Selected text:
= = = = =

On Sat, 2021-10-23 at 09:31 +0530, Bharath Rupireddy wrote: > If you are suggesting ... Your complaint seems to be coming from commit dc788668, so the most direct answer would be to make that configurable to the old behavior, not to invent a new timeout behavior. If I understand correctly, you are doing PITR from an archive, right? So would restore_command be a reasonable place for the timeout? And can you provide some approximate numbers to help me understand where the timeout would be helpful? E.g. you have W GB of WAL to replay, and restore would take X minutes, but some WAL is missing so you fail after X-Y minutes, but if you has timeout Z everything would be great. > I think pg_waldump can help here to do some exploratory analysis of > the available WAL in the directory where the WAL files are present. > Since it is an independent C program, it can run even when the server > is down and also run on archive location. Right, it's possible to do, but I think there's room for improvement so we don't have to always scan the WAL. I'm getting a bit off-topic from your proposal though. I'll bring it up in another thread when my thoughts on this are more clear. Regards, Jeff Davis
At Wed, 20 Oct 2021 21:35:44 +0530, Bharath Rupireddy <bharath.rupireddyforpostgres@gmail.com> wrote in > Hi, > > The FATAL error "recovery ended before configured recovery target was > reached" introduced by commit at [1] in PG 14 is causing the standby > to go down after having spent a good amount of time in recovery. There > can be cases where the arrival of required WAL (for reaching recovery > target) from the archive location to the standby may take time and > meanwhile the standby failing with the FATAL error isn't good. > Instead, how about we make the standby wait for a certain amount of > time (with a GUC) so that it can keep looking for the required WAL. If > it gets the required WAL during the wait time, then it succeeds in > reaching the recovery target (no FATAL error of course). If it > doesn't, the timeout occurs and the standby fails with the FATAL > error. The value of the new GUC can probably be set to the average > time it takes for the WAL to reach archive location from the primary + > from archive location to the standby, default 0 i.e. disabled. > > I'm attaching a WIP patch. I've tested it on my dev system and the > recovery regression tests are passing with it. I will provide a better > version later, probably with a test case. > > Thoughts? It looks like starting a server in non-hot standby mode only fetching from archive. The only difference is it doesn't have timeout. Doesn't that cofiguration meet your requirements? Or, if timeout matters, I agree with Jeff. Retrying in restore_command looks fine. regards. -- Kyotaro Horiguchi NTT Open Source Software Center
On Sat, Oct 23, 2021 at 1:46 AM Jeff Davis <pgsql@j-davis.com> wrote: > What do you want to do after the timeout happens? If you want to issue > a WARNING instead of failing outright, perhaps that makes sense for > exploratory PITR cases. That could be a simple boolean GUC without > needing to introduce the timeout logic into the server. Thanks Jeff. I posted the patch in a separate thread[1] for new GUC (WARN + promotion or shutdown with FATAL error) in case the recovery target isn't reached. [1] - https://www.postgresql.org/message-id/flat/CALj2ACWR4iaph7AWCr5-V9dXqpf2p5B%3D3fTyvLfL8VD_E%2Bx0tA%40mail.gmail.com. Regards, Bharath Rupireddy.

= = = = =

Saved data entries:
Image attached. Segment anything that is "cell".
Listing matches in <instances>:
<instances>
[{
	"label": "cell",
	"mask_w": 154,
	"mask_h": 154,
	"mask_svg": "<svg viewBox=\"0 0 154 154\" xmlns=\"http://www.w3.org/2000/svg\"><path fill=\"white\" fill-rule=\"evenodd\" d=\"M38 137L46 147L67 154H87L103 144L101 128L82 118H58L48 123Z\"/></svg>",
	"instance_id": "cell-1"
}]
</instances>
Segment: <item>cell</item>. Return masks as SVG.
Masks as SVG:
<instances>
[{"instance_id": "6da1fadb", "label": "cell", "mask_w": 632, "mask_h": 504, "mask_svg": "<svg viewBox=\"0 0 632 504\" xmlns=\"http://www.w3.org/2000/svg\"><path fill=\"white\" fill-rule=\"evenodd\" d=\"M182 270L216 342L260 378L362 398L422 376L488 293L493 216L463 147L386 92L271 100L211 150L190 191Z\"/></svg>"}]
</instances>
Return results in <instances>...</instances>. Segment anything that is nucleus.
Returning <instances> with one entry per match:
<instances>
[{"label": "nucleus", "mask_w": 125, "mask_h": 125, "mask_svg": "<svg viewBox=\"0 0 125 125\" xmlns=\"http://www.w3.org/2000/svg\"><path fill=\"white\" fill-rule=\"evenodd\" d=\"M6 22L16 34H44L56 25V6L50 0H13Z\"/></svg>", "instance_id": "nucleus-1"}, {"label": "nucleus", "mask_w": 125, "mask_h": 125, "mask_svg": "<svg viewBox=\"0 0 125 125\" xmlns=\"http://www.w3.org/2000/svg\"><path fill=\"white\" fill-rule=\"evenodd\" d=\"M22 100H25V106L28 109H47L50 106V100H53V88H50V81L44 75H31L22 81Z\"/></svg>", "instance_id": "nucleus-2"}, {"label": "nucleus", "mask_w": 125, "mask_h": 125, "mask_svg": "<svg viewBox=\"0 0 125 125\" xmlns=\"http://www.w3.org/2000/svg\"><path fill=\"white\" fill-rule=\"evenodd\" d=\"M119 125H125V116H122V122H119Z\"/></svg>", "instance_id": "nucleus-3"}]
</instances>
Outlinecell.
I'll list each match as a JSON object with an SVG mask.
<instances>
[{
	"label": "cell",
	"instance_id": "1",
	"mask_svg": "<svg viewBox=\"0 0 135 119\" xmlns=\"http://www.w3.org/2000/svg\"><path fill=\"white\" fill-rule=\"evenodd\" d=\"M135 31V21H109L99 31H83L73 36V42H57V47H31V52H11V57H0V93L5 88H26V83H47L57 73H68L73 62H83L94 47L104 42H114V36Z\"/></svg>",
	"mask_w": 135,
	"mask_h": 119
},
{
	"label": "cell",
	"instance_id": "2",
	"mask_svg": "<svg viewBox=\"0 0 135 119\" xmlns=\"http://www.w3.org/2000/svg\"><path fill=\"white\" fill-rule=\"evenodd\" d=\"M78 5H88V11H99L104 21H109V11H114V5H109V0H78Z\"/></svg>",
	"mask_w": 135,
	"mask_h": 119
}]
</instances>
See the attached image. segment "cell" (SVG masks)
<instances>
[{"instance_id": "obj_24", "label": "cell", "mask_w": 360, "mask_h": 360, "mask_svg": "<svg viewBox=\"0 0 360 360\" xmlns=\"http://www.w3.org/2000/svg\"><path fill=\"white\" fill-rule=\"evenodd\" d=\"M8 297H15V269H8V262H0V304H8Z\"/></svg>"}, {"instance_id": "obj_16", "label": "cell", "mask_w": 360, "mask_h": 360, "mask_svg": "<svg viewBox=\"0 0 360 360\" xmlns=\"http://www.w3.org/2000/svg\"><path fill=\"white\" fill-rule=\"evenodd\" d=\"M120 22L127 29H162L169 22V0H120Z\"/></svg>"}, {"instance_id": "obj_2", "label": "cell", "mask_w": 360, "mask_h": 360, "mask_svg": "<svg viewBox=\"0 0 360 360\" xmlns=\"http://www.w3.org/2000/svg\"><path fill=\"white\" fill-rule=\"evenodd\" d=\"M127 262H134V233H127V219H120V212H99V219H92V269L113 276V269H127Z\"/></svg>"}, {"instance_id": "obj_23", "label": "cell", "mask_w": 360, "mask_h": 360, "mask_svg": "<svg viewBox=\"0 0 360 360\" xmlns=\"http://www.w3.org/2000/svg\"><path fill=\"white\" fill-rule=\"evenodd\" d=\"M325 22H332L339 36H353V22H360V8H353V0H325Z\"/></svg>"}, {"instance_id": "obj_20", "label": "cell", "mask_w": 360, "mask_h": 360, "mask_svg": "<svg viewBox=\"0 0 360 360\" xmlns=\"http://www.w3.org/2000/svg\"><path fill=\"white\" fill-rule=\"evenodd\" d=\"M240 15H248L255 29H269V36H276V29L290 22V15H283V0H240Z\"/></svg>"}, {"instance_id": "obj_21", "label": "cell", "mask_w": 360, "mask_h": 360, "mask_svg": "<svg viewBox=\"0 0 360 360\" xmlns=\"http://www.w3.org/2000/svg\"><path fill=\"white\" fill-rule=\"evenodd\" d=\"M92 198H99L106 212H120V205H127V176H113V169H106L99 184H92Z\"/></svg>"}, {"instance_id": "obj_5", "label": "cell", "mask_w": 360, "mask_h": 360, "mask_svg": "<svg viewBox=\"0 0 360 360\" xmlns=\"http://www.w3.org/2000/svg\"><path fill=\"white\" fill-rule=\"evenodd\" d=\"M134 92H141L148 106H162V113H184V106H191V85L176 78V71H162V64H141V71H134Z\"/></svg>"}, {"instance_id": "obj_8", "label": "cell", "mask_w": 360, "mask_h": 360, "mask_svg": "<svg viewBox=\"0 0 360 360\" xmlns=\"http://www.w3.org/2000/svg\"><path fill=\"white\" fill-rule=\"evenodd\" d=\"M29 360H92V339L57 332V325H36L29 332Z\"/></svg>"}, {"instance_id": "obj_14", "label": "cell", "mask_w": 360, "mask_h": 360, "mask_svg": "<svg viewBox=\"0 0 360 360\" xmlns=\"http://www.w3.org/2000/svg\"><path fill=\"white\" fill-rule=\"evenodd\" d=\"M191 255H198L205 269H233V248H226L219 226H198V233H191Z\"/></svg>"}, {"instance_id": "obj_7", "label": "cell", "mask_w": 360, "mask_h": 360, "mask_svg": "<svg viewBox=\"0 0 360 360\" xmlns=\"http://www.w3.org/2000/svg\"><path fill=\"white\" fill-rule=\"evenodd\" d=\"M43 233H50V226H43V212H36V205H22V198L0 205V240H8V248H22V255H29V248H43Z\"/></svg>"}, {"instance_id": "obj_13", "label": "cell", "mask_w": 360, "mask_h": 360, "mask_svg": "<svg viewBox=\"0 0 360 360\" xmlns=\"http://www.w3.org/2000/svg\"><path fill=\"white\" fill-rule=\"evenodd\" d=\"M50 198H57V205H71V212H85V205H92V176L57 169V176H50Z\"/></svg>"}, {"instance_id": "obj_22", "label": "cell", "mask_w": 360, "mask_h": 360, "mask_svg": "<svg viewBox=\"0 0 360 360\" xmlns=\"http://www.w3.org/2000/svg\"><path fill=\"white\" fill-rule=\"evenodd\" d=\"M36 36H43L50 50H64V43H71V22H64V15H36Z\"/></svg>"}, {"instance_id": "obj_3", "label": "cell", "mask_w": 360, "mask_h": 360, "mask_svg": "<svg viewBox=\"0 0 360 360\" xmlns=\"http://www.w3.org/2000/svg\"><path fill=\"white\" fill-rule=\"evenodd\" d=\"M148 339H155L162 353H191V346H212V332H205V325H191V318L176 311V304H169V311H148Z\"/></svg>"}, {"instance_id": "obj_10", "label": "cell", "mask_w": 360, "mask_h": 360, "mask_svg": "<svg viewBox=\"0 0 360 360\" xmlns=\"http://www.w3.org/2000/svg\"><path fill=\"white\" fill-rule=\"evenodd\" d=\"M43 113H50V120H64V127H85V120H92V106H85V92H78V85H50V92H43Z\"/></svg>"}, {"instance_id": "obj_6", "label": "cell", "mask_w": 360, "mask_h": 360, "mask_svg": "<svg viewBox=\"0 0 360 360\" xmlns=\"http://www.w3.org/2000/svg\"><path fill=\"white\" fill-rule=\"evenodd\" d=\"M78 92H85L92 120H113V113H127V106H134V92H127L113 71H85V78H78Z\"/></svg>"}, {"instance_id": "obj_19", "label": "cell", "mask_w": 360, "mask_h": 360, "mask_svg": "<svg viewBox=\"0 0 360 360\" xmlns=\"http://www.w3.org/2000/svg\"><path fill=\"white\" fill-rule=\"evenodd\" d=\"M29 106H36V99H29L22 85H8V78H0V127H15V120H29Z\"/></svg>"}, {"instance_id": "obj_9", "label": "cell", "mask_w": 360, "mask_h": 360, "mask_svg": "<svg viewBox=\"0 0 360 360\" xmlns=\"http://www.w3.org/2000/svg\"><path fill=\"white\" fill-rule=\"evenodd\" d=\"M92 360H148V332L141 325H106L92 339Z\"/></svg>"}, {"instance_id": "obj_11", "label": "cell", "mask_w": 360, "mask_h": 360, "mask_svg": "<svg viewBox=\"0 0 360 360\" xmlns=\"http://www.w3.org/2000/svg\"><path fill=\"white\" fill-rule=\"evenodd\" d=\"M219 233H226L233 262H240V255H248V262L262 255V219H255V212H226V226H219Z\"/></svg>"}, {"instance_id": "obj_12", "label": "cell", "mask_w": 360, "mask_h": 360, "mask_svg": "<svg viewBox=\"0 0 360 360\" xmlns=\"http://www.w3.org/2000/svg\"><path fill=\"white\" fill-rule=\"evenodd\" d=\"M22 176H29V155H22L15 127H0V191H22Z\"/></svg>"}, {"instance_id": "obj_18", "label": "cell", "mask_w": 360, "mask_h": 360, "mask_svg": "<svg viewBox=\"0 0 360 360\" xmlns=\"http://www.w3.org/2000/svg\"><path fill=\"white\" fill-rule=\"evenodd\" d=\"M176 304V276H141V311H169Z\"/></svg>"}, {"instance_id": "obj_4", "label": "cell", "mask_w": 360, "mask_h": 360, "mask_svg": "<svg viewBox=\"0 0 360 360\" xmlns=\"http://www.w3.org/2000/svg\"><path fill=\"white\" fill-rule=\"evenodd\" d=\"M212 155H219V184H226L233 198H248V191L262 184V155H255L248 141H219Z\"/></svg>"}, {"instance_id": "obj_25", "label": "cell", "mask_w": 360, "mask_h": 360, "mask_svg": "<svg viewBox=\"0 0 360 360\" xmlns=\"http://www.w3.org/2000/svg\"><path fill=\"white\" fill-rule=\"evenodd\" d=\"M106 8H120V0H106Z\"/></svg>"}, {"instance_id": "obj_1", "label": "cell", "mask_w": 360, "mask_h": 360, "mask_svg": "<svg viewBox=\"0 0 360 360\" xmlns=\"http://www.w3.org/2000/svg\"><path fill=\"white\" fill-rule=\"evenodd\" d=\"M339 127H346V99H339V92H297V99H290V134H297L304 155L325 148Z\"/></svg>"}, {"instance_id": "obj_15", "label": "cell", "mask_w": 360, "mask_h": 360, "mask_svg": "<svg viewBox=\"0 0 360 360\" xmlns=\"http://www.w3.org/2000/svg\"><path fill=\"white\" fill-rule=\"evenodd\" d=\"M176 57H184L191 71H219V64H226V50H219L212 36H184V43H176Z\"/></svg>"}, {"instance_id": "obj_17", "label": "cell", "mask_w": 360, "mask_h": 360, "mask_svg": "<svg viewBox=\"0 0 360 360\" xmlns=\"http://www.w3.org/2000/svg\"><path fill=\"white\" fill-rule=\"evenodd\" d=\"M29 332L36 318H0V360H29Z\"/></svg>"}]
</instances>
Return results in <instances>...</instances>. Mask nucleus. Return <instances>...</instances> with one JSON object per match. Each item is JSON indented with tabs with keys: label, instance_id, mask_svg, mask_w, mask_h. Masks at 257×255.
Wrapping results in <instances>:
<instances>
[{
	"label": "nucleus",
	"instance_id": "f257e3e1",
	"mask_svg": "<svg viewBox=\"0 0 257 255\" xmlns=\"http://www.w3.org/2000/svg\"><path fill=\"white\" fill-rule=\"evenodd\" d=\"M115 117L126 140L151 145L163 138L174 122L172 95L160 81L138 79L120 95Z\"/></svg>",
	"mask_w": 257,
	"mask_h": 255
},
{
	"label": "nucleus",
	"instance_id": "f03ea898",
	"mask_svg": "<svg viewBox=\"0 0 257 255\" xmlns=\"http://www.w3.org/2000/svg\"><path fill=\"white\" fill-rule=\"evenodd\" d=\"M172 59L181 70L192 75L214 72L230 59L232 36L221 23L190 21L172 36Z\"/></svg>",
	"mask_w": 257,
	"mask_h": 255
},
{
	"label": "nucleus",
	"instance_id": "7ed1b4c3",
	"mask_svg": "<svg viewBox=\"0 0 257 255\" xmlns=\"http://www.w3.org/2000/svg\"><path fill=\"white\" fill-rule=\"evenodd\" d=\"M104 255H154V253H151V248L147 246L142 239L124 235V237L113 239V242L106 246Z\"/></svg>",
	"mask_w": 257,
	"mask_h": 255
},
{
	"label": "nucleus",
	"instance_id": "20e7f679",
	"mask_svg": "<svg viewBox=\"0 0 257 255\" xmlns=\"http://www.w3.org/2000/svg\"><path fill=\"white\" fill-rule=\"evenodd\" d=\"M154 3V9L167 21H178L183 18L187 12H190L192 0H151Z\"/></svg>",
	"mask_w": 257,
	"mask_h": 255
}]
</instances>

= = = = =

Work to do: Do these statements agree with the mailing-list thread on recovery targets? (a) The FATAL error about recovery ending before the configured target was introduced in PG 14. (b) The proposed new GUC would be enabled by default. (c) Kyotaro Horiguchi considers retrying in restore_command acceptable. For each, answer yes or no and quote the words of the thread that decide it.

Solution for this task:
(a) Yes: "introduced by commit at [1] in PG 14"
(b) No: "default 0 i.e. disabled"
(c) Yes: "Retrying in restore_command looks fine."